HTTP From Scratch

An exploration into writing an HTTP server from scratch

Jacob avatar
  • Jacob
  • 10 min read
Image generated by DALL.E

Introduction

Code

Hi, this is my first blog post, and the first in a series of coding things from scratch. In this post, I look into the HTTP protocol and build an HTTP server from scratch. I don’t aim for this to be a full tutorial, but it should hopefully give you enough information to have a go yourself if you wish. All the code for this project is on my GitHub, linked above.

After writing many HTTP servers using libraries, I realised I wanted to understand how these HTTP libraries work under the hood. So, I decided to make a bare-bones HTTP server from the ground up.

To make things easy, I decided to only look at HTTP/1.1, as this is text-based and is built on TCP. Conveniently, this format is also described in the MDN Web Docs, which was my main resource in this project.

HTTP Messages

First, let’s have a look at the HTTP protocol. HTTP is a messaging system - a client sends a message to the server (the request), and the server responds with a message (the response). As mentioned before, HTTP/1.1 uses plain text messages in a fixed format.

Requests and responses have a very similar format, which is as follows:

Request

Response

  • A start line
  • The headers (1 per line)
  • An empty line (to separate metadata from the body)
  • An optional body

Each line is separated by a CRLF (\r\n).

The main difference between requests and responses is the start line:

  • In the request, it includes the method, request target (path) and protocol version
  • In the response, it includes the protocol version, status code and status text

Requests and responses also often use different headers, but this does not change how we parse them.

Server Setup

Now let’s get into some code. I am using Rust for this, for no particular reason other than I enjoy writing Rust.
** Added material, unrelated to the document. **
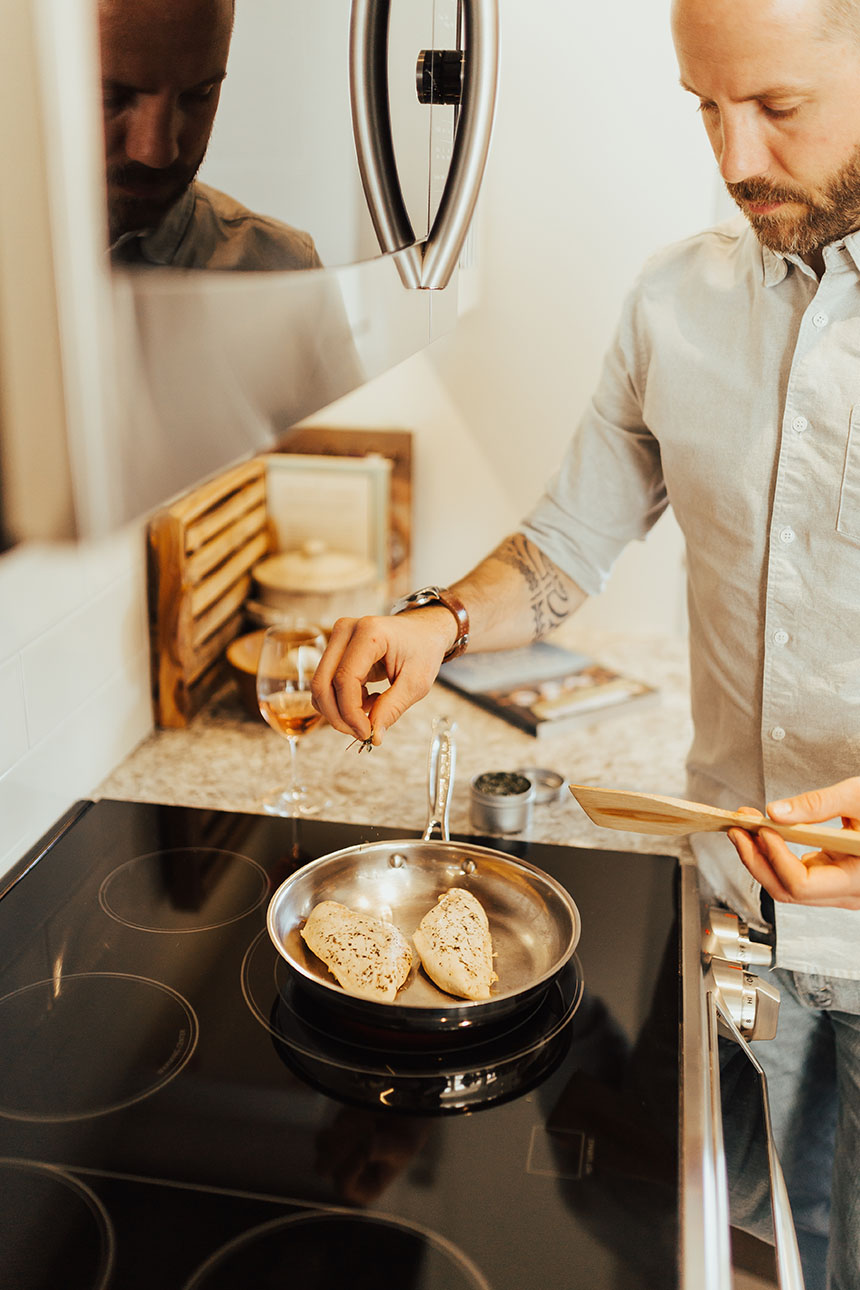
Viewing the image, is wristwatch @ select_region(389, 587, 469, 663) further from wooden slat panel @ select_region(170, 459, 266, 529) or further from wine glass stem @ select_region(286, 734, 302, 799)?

It should be a very similar process in other languages.

As HTTP is built on TCP, we need to set up a TCP listener:

let listener = TcpListener::bind("127.0.0.1:8080").unwrap();

This listens for TCP connections on the port 8080. Then, when a connection is made, we pass the TCP stream to a connection handler:

for stream in listener.incoming() {
    let stream = stream.unwrap();
    handle_connection(stream);
}

In the handle_connection function, we first read the request from the stream (details in Parsing Requests):

let req = Request::from_reader(&mut stream);

Finally, after some processing of the request, we can generate a response (details in Generating Responses) and write that to the TCP stream:

let resp = Response::new(Status::Ok);
stream.write_all(resp.to_string().as_bytes()).unwrap();

Parsing Requests

To parse the request, I have decided to read it directly from the TCP stream (as opposed from reading the whole request as a string and parsing that).

I have always found TCP streams difficult to work with, which is partly why I decided to do this project. This is because they are a constant stream of data, so at the point of reading, the data may not all be ready. Reading will result in an arbitrary amount of data being read, so we need to know when to stop reading. We will get back to how to do this later.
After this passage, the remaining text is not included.